Everything from the line containing "11, 2014: Catherine" to the close of the listing below should be retyped exactly, and nothing before it.

━━━━━━━━

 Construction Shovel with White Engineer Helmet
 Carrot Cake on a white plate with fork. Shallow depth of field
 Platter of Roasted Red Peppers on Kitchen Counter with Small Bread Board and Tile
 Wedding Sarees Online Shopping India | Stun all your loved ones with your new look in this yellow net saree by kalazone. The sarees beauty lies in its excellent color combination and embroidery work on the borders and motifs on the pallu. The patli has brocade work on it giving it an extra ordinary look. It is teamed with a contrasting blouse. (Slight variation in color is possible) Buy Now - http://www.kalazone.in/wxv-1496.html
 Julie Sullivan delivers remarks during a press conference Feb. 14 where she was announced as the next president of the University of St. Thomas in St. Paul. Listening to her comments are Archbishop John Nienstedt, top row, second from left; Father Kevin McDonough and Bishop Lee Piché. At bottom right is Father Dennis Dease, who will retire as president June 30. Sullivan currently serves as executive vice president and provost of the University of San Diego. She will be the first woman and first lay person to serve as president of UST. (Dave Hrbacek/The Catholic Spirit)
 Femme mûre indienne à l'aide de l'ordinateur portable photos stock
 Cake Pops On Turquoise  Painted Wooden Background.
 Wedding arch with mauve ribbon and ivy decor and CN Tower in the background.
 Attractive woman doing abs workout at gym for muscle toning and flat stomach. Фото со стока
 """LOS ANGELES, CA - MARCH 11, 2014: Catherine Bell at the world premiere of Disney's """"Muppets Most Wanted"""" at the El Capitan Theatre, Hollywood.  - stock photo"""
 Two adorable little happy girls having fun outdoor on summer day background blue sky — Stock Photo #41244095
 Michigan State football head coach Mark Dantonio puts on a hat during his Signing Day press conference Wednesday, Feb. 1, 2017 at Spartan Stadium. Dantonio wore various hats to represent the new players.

━━━━━━━━

## RESULT OF THIS EXERCISE
 """LOS ANGELES, CA - MARCH 11, 2014: Catherine Bell at the world premiere of Disney's """"Muppets Most Wanted"""" at the El Capitan Theatre, Hollywood.  - stock photo"""
 Two adorable little happy girls having fun outdoor on summer day background blue sky — Stock Photo #41244095
 Michigan State football head coach Mark Dantonio puts on a hat during his Signing Day press conference Wednesday, Feb. 1, 2017 at Spartan Stadium. Dantonio wore various hats to represent the new players.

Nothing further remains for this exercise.